Spatial reasoning data based on images:
begin

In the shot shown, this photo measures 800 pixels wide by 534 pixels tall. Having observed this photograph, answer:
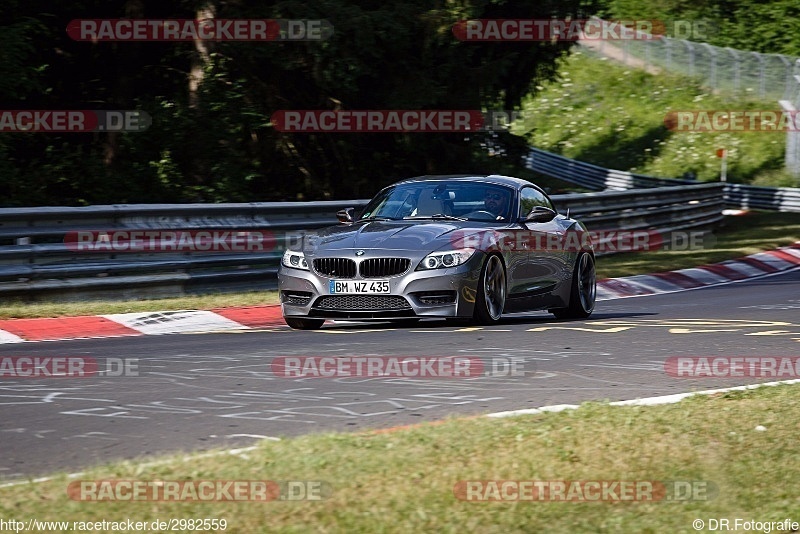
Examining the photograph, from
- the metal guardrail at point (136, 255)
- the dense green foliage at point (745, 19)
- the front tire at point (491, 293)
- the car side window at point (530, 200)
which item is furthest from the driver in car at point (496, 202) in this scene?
the dense green foliage at point (745, 19)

end

EXERCISE TASK
Tally the lines of the material that contain the word "dense", with case counting. Reply with the number alone.

ANSWER TO THE TASK
2